### PROBLEM SET
A – Copy the stretch of the OCD detection passage from "We conclude by" through "of iterations \(K\).", word for word.
B – Find every line in the rows that contains the string "instances", matching case exactly.

### TEXT PASSAGE
○ ○ ○ ○ ○
Figures 1 and 2 compare the packet error rate (PER) for OCD-BOX with other exact and approximate data-detection methods for massive MU-MIMO systems with various antenna configurations. In particular, we show PER results for Neumann-series detection \[7\], CG-based detection \[10\], and Gauss-Seidel (GS)-based detection \[13\]. We also include an exact linear MMSE equalizer as a reference. For all considered antenna configurations, OCD-BOX outperforms Neumann, CG, and GS detection for the same iteration count. We see that OCD with BOX equalization (OCD-BOX for short) achieves near-exact MMSE performance for only three iterations (\(K = 3\)) for 64 and 128 BS antennas, whereas \(K = 4\) is required for the “not-so-large” system with 32 BS antennas; lower values of \(K\) result in a high error floor. These results confirm that for larger BS-to-user-antenna ratios, approximate linear data detectors approach the performance of the MMSE detector. We note that for the considered antenna configurations, linear MMSE detection achieves near-ML performance \[7\].

Figures 2(a) \[2\] and 2(b) compare the PER for OCD-BOX against OCD with MMSE equalization (short OCD-MMSE). The performance of OCD-BOX is superior than that of OCD-MMSE, especially in the 32 BS antenna, 8 user case. In general, the performance difference is more pronounced for smaller BS-to-user-antenna ratios. This observation is in accordance to recent theoretical results \[23\], and can be addressed to the fact that the box constraint around the constellation is tighter than the quadratic penalty \(\gamma_{\text{MMSE}}(z) = N_0 \|z\|^2\) imposed by MMSE equalization.

We conclude by noting that for many modern wireless communication standards (such as LTE-A \[31\]) achieving a target PER of 10% is sufficient. The proposed OCD detector is able to meet this target performance at only a small SNR loss compared to the exact MMSE-based data detector.

IV. VLSI ARCHITECTURE

We now detail our VLSI architecture for OCD-based MMSE and BOX equalization. The architecture was designed and optimized using Xilinx Vivado HLS (version 2015.2.), which allows us to conveniently simulate, parameterize, and generate different OCD designs that support various antenna configurations at design time. At run-time, the proposed designs can be configured in terms of the numbers of supported users \(U\) and maximum number of iterations \(K\).

A. Architecture Overview

Figure 3 shows two high-level block diagrams of the proposed OCD architecture. The inputs of our architecture are the channel matrix \(H_{\text{in}}\), the residual error vector \(r\) (which is initialized to the received vector \(y_u\)), and the regularization parameter \(\alpha\), which we initialized to \(N_0\) and 0 for MMSE and BOX equalization, respectively. Our architecture supports two operation modes: (a) preprocessing (lines 6–8 of Algorithm 1) and (b) OCD-based qualification (lines 10–16). Preprocessing and equalization are carried out in a \(B\)-wide vector pipeline, i.e., we process \(B\)-dimensional vectors at a time. In the preprocessing mode, we compute the regularized inverse squared column norms \(d_u^{-1}, u = 1, \ldots, U\), as well as the regularized gains \(p_u, u = 1, \ldots, U\). In the equalization mode, we perform the iterations on lines 12–13 of Algorithm 1. In order to support these two operation modes without the need of redundant computation units, the processing pipeline shares the key building blocks used in both modes. In particular, both of the supported modes share the inner-product unit and the right-shift unit (highlighted in red in Figure 3). The inner product unit consists of \(B\) parallel complex-valued multipliers followed by a balanced adder tree. We use multiplexers at the input of the inner product unit, which enables us to switch between preprocessing and equalization on a per-clock cycle basis.
○ ○ ○ ○ ○
### ENTRIES PROVIDED
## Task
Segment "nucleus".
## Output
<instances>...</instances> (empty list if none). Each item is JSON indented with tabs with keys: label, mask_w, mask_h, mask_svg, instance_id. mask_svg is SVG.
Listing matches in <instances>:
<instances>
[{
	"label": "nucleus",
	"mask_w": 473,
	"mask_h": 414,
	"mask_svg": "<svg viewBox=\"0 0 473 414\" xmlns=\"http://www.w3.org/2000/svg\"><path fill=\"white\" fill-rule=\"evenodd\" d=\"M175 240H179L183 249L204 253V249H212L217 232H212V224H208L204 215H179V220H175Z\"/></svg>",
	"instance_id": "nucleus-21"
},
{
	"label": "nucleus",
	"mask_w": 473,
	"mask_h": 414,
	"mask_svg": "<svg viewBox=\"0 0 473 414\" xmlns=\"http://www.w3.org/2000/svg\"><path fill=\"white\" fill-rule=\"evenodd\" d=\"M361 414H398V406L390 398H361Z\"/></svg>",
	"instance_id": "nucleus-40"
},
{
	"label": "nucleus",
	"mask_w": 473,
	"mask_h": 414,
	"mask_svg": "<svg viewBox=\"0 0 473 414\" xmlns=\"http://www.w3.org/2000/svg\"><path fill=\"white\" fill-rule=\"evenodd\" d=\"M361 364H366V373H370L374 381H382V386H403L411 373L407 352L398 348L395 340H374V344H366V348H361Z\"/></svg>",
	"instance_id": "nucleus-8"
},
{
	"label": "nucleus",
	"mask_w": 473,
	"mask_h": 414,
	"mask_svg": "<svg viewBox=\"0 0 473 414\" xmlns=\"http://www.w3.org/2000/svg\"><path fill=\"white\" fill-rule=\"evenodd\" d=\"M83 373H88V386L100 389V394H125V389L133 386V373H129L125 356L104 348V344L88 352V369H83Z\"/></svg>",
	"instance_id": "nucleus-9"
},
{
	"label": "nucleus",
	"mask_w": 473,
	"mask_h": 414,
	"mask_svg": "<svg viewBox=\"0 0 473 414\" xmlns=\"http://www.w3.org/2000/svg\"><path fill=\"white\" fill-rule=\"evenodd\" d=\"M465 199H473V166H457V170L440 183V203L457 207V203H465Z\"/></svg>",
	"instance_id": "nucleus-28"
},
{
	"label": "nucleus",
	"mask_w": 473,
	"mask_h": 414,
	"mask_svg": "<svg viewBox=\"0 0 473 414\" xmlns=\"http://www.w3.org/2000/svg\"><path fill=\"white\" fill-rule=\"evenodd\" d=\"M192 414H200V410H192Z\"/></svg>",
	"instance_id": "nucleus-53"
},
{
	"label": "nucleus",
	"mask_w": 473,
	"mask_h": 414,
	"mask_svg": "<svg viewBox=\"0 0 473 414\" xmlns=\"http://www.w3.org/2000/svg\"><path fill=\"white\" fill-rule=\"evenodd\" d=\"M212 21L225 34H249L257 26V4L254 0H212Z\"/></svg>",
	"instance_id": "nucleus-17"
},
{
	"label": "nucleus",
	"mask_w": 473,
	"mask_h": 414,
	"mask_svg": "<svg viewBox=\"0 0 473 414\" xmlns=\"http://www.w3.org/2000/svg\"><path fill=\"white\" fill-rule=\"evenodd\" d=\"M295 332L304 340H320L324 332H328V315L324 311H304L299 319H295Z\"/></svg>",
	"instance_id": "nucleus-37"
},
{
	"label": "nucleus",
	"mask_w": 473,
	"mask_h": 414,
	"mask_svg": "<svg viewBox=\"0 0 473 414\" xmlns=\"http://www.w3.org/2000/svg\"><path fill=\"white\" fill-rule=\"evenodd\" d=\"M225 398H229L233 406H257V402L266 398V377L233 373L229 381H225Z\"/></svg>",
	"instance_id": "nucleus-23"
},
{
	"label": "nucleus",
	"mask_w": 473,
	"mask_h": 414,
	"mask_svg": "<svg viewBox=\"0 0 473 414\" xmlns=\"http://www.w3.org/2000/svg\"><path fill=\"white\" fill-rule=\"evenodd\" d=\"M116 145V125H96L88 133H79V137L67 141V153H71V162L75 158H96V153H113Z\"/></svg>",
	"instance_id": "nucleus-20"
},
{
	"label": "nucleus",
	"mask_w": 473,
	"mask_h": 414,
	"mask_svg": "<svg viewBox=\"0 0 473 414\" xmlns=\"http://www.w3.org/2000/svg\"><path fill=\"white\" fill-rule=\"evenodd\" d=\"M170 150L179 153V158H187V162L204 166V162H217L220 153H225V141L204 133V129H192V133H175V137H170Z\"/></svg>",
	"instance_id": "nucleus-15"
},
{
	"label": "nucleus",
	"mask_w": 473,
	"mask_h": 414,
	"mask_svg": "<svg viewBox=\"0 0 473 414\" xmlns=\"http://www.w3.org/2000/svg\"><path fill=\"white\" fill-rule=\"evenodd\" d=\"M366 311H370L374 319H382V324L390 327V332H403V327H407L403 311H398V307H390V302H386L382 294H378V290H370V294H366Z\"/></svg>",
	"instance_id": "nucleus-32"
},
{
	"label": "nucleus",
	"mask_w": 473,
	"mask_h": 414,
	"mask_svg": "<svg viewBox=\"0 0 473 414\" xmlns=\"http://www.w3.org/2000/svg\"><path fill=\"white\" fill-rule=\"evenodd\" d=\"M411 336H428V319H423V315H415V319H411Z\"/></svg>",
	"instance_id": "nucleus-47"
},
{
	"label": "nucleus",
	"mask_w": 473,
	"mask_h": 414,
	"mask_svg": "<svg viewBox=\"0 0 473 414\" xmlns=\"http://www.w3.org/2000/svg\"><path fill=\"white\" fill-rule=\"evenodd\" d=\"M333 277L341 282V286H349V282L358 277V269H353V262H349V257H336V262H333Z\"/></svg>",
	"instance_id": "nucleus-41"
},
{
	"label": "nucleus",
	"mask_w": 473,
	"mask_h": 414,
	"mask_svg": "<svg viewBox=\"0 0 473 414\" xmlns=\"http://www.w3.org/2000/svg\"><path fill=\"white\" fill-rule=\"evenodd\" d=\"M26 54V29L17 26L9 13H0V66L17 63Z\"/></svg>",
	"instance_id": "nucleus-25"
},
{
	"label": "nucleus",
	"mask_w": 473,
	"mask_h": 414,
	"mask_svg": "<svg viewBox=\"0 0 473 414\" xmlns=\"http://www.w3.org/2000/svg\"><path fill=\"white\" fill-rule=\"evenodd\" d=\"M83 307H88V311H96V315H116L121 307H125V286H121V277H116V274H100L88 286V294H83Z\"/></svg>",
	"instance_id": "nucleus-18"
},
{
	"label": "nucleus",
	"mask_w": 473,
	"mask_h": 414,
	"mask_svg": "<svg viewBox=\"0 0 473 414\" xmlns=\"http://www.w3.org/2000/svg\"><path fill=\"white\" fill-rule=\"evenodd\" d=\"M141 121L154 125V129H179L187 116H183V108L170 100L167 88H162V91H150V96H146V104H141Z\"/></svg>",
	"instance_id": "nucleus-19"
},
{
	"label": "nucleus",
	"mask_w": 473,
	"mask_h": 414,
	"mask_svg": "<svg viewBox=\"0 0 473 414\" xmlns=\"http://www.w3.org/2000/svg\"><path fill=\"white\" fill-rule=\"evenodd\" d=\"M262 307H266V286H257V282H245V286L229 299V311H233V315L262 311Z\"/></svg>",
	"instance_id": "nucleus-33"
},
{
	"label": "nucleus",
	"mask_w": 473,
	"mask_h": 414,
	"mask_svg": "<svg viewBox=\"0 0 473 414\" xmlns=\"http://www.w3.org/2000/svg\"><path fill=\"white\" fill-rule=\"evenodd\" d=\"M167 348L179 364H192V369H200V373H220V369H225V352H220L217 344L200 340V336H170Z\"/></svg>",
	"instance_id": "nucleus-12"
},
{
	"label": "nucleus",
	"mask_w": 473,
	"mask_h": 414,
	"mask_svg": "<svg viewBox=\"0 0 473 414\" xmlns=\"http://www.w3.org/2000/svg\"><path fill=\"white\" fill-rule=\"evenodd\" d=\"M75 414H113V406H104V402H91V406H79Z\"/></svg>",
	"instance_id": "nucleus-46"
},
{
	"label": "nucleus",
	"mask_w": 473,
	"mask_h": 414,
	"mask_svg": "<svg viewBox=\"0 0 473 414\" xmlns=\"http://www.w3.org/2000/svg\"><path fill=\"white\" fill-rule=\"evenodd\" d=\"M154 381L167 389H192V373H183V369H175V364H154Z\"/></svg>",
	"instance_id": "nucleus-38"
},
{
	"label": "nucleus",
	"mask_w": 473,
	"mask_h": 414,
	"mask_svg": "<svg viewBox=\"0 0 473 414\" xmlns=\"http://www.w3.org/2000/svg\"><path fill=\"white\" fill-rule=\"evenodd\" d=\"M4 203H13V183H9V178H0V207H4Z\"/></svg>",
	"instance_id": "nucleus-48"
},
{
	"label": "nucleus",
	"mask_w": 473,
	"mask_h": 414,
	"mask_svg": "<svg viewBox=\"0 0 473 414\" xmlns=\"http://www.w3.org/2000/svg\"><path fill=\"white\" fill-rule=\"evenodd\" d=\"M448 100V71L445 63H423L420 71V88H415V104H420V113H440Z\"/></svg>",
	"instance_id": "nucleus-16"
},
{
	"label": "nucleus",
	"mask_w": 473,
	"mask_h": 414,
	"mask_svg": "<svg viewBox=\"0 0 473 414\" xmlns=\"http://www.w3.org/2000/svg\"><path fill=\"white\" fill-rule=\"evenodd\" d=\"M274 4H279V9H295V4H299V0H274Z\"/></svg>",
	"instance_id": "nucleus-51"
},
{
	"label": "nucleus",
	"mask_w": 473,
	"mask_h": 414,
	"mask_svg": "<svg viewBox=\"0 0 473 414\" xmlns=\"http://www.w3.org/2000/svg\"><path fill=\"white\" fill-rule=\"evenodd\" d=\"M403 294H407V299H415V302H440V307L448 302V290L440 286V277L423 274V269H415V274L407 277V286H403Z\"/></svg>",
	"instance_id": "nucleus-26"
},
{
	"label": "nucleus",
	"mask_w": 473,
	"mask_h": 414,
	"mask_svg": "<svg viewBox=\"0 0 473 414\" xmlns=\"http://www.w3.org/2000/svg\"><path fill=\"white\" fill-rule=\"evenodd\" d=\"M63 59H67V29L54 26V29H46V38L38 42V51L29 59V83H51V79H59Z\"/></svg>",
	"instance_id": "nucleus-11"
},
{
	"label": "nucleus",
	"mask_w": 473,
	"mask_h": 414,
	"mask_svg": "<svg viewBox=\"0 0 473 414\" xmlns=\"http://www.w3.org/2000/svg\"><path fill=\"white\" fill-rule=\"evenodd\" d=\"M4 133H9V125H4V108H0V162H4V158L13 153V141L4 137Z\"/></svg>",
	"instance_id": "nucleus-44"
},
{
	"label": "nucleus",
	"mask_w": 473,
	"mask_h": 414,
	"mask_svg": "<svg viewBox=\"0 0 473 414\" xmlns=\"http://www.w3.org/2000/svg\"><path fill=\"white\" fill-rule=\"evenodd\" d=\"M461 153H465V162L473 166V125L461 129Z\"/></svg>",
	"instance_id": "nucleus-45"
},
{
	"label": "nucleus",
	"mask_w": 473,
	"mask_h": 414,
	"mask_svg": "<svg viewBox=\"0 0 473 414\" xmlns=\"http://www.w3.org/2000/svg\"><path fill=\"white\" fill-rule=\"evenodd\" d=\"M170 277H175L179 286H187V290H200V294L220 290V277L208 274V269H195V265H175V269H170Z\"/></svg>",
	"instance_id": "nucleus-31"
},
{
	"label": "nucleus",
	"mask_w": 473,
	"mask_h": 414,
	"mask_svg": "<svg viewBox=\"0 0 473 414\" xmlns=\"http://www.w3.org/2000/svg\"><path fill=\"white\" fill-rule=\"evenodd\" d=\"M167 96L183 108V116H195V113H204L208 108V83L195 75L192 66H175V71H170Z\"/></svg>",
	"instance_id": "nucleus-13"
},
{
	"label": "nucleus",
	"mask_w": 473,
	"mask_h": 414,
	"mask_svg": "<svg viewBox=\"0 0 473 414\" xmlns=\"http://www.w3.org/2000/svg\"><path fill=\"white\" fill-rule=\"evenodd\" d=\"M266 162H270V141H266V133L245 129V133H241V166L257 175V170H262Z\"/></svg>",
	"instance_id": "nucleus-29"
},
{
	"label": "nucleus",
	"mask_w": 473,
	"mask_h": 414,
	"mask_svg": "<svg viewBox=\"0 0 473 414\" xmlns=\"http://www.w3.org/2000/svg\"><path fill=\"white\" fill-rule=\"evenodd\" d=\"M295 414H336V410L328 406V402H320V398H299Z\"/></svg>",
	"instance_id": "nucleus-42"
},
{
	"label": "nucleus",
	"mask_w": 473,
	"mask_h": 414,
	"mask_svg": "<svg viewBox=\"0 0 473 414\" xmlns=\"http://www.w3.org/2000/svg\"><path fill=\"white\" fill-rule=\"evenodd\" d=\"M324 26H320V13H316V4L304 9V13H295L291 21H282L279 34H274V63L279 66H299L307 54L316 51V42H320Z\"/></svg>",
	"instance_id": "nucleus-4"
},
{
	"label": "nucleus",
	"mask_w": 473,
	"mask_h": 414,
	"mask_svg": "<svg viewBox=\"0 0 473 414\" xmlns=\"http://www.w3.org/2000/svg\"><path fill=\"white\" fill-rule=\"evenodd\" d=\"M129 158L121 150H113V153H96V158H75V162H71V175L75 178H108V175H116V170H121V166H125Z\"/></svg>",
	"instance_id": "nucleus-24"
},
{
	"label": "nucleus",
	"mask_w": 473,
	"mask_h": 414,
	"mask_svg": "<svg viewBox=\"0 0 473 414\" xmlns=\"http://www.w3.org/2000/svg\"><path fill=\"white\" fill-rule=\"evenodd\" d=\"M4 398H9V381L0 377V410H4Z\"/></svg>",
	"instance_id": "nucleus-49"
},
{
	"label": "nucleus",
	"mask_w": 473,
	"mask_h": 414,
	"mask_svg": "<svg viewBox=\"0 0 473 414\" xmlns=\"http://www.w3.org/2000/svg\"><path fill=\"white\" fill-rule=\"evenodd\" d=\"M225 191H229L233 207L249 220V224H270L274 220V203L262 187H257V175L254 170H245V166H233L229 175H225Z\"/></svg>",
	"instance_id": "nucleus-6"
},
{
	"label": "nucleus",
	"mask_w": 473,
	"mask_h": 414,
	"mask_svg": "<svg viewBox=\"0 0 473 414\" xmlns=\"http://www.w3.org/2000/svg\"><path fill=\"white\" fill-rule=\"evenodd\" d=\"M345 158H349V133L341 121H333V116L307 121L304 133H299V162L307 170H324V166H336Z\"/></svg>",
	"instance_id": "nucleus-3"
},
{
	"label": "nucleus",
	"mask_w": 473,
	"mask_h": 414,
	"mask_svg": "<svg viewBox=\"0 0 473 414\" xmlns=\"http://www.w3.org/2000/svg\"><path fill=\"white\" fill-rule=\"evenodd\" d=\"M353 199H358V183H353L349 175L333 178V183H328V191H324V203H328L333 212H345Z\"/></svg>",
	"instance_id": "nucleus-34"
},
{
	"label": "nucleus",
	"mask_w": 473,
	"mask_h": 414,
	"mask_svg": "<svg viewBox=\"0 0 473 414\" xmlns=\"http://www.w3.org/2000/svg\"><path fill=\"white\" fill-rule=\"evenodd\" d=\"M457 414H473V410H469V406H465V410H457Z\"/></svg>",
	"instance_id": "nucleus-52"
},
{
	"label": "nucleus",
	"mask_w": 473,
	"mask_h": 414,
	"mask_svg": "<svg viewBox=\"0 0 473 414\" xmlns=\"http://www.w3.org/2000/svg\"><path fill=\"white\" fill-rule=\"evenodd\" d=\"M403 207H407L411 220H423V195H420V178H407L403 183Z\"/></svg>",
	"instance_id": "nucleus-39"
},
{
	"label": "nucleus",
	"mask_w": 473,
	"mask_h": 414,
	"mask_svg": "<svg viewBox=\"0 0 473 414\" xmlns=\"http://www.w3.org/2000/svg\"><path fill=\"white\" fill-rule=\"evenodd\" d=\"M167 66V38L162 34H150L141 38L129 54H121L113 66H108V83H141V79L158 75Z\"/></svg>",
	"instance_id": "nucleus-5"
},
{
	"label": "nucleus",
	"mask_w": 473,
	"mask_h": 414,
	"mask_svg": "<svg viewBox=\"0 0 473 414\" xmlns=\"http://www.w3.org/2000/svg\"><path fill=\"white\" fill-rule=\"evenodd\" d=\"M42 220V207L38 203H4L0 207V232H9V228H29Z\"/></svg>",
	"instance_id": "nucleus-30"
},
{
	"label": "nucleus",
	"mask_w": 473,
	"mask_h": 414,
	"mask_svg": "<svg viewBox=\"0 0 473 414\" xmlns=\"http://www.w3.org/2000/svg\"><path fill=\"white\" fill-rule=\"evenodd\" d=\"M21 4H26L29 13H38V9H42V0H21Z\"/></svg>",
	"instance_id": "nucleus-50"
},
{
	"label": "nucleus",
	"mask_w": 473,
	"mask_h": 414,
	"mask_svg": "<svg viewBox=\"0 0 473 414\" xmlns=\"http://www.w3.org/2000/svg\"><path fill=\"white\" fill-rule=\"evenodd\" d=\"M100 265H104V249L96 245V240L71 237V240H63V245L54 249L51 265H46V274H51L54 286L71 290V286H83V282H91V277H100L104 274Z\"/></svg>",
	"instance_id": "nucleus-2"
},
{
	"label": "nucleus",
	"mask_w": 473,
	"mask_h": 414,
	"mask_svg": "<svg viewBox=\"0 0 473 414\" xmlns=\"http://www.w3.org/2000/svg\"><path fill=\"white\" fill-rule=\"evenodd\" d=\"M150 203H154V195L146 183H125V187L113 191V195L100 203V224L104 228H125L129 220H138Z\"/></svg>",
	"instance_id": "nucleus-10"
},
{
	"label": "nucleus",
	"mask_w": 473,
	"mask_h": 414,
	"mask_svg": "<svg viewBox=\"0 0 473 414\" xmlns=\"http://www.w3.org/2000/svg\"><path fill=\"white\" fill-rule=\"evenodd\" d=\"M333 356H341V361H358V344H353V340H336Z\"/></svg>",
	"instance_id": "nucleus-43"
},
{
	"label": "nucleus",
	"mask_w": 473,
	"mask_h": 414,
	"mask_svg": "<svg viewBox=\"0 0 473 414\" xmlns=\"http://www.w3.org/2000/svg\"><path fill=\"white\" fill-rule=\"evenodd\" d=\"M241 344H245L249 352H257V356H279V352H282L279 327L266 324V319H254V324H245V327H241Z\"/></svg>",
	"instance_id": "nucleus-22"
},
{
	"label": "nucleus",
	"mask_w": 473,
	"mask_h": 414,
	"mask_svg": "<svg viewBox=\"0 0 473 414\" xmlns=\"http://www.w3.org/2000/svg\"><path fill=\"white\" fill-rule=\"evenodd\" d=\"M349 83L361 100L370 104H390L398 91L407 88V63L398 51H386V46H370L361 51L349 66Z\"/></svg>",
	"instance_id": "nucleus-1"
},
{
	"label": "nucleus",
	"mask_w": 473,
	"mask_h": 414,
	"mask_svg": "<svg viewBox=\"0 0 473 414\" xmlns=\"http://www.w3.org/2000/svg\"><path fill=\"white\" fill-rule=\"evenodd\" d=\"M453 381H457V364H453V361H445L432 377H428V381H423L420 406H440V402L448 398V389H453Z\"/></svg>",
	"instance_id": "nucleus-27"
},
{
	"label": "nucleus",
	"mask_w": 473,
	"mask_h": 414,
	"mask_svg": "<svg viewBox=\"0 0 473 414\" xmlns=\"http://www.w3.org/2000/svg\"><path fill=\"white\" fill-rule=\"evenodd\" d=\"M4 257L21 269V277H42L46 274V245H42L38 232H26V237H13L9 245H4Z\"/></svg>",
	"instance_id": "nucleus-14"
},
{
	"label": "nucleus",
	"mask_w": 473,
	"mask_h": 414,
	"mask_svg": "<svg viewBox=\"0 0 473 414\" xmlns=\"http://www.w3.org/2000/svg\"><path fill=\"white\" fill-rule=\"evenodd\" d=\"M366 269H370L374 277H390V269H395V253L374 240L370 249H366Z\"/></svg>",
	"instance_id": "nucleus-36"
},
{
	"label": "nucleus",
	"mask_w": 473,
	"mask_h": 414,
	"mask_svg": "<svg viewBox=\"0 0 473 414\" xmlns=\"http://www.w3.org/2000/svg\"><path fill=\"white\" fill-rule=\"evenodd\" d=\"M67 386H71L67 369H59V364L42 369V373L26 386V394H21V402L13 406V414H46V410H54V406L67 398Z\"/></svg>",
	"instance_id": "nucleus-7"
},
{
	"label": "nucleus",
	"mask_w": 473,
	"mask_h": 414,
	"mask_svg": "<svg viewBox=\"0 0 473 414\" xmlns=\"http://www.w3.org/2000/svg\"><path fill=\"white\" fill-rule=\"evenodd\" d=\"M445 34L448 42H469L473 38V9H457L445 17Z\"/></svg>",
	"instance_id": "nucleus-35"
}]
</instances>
○ ○ ○ ○ ○
### TASK-BY-TASK ANSWERS
A –
We conclude by noting that for many modern wireless communication standards (such as LTE-A \[31\]) achieving a target PER of 10% is sufficient. The proposed OCD detector is able to meet this target performance at only a small SNR loss compared to the exact MMSE-based data detector.

IV. VLSI ARCHITECTURE

We now detail our VLSI architecture for OCD-based MMSE and BOX equalization. The architecture was designed and optimized using Xilinx Vivado HLS (version 2015.2.), which allows us to conveniently simulate, parameterize, and generate different OCD designs that support various antenna configurations at design time. At run-time, the proposed designs can be configured in terms of the numbers of supported users \(U\) and maximum number of iterations \(K\).

B –
<instances>...</instances> (empty list if none). Each item is JSON indented with tabs with keys: label, mask_w, mask_h, mask_svg, instance_id. mask_svg is SVG.
Listing matches in <instances>:
<instances>
</instances>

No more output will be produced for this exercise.